Document passage:
============================================================

It is a five block walk from my parking spot to my apartment.

Normally, I only drive on Mondays and Wednesdays, and that’s just for work. Occasionally Saturdays. Never Fridays. But one Friday, I walked through the thick Austin heat to my car.

It had only been a week since I last saw my boyfriend. We already missed each other. There was a hellish type of hope that long-distance same-state relationships gave you– close, but not close enough. We wanted to see one another again, on the upcoming three day weekend.

I could pick you up, I sent before really processing what that meant. Last time he visited, he said the bus ride was five hours. That would be too long to be feasible; I would be too tired to enjoy any of my time with him. A drive that long would suck. But then again– that was the bus. I had a car. Without stopping, I could make it to his house in under three hours.

I didn’t know if I was up to it. I had never driven that far, at least, not by myself. Was this something only serious couples did? Were we serious? Serious was scary.

You should do it! He said.

But I’m scared.

Then do it scared.

There was plenty of time to re-think the decision as I packed for the one night I would stay at his place before driving us back to Austin to enjoy the weekend. A cumulative 12-hour exodus, half of that spent alone in a car I had only been driving for two months.

============================================================

Exercise prompt: List each distinct day of the week named in the passage about the drive to see a boyfriend.

Given data:
============================================================

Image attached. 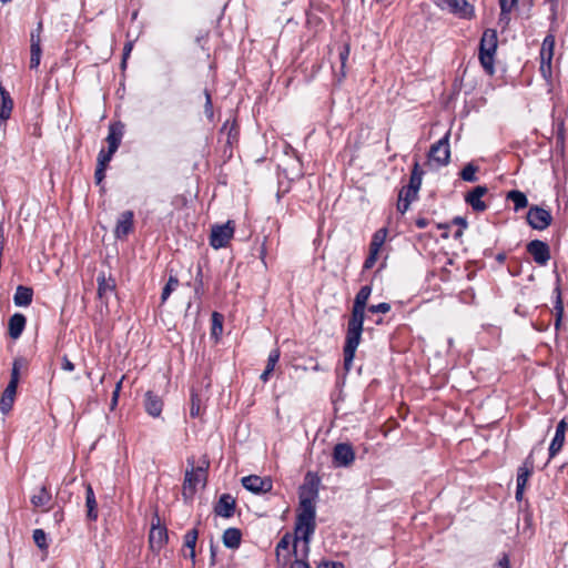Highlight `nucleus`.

============================================================

Answer: Monday, Wednesday, Saturday, Friday